■ TEXT BLOCK:
* START *

No way Tommy Hodson was getting knocked off the wall. Not by “Bad Boy” Isaiah Thomas. Not by anyone. Despite my pushy friend's hard sell, I wasn't going to budge. I was a Bulls fan, anyway—plus, he wanted a Hamilton for the poster of the famous Detroit Piston, and—well, 10 bucks was a lot of money to come by in elementary school.
This was 1988, and I still wasn't exactly sure what the Heisman trophy meant or if Hodson had actually won it. All I knew was I had my first real hero in purple and gold, and the “Hodson Heisman” poster was on my wall to stay.
A month later, I attended the first LSU football game that I can remember. We sat in the nosebleeds, just Dad and me, huddled close and looking down from the edge of the night sky on a field glowing with the sights and sounds of Tiger pride.
Is absolutely everyone in the city cheering beside me? I thought.
The bright lights, the ripple of Dan Borne's announcements echoing through the loudspeakers, the too-steep ascent to our upper deck seats—everything about that game felt huge.

* END *

■ STATED PROBLEM 1: Reproduce the stretch of the Tommy Hodson memoir from "A month later, I" through "game felt huge.".
■ STATED PROBLEM 2: Extend the Tommy Hodson memoir past its final sentence, carrying it on in the same first-person voice.

■ ENTRIES SUPPLIED:
* START *

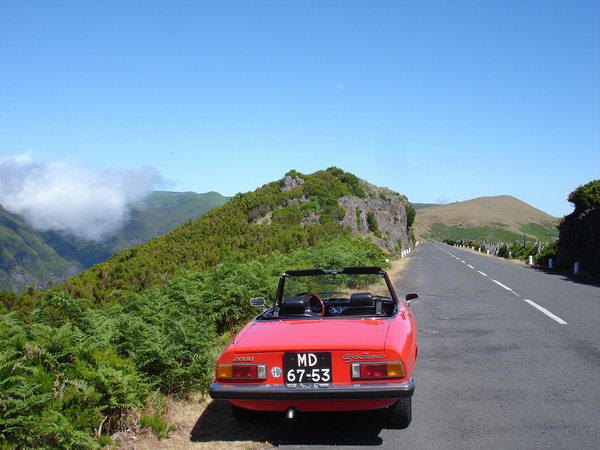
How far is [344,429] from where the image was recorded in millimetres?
4785

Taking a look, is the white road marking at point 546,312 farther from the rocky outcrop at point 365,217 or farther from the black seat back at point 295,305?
the rocky outcrop at point 365,217

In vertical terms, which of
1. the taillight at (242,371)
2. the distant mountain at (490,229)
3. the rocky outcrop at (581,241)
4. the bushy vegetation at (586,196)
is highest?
the distant mountain at (490,229)

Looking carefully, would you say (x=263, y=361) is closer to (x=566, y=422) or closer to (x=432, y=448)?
(x=432, y=448)

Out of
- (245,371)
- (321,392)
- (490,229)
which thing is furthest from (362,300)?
(490,229)

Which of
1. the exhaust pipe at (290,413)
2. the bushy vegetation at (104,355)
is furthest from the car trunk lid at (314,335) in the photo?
the bushy vegetation at (104,355)

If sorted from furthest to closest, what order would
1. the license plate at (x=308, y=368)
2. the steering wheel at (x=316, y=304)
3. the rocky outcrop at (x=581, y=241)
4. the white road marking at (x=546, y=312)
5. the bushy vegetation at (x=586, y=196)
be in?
the bushy vegetation at (x=586, y=196), the rocky outcrop at (x=581, y=241), the white road marking at (x=546, y=312), the steering wheel at (x=316, y=304), the license plate at (x=308, y=368)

* END *

■ WRITTEN ANSWER 1:
A month later, I attended the first LSU football game that I can remember. We sat in the nosebleeds, just Dad and me, huddled close and looking down from the edge of the night sky on a field glowing with the sights and sounds of Tiger pride.
Is absolutely everyone in the city cheering beside me? I thought.
The bright lights, the ripple of Dan Borne's announcements echoing through the loudspeakers, the too-steep ascent to our upper deck seats—everything about that game felt huge.

■ WRITTEN ANSWER 2:
Except for the score.
Clawing through a bag of peanuts, I was waiting, and waiting, and waiting for a Tiger touchdown. Hours went by. Empty shells cracked under my sneakers with every tackle and snap of the ball.
What's happening? I kept asking Dad.
And then, something happened.
Hodson found Eddie Fuller in the back of the end zone for a score, baptizing me in the mighty roar of a Tiger Stadium gone berserk.
LSU defeated Auburn 7-6.
A few days later, I heard at school that a scientist had detected a very small earthquake after that touchdown.
Wow, I thought. Hodson throws touchdowns, and the earth moves.
Editing this issue and Lee Feinswog's Zach Mettenberger cover story got me thinking about Hodson, who was just 19 years old in 1986 when he threw 19 touchdowns and led the Tigers to their first SEC title in 16 years.
Can “Mett,” our latest young gun, do the same?
A few years after the “Earthquake Game,” my family moved to a new house a couple blocks away. I can't remember why, but the “Hodson Heisman” poster didn't make the trip.
Maybe it was lost, or maybe Michael Jordan swiped Hodson's spot in my expanding sports star pantheon. It was about this time I realized Hodson didn't win the Heisman, either. Andre Ware did.
Posters can be lost, and someone else can be handed a trophy, but there are often things more valuable that cannot be put away or handed to someone else; things like watching Tiger football with your father or seeing your children grow up. Hodson has two now.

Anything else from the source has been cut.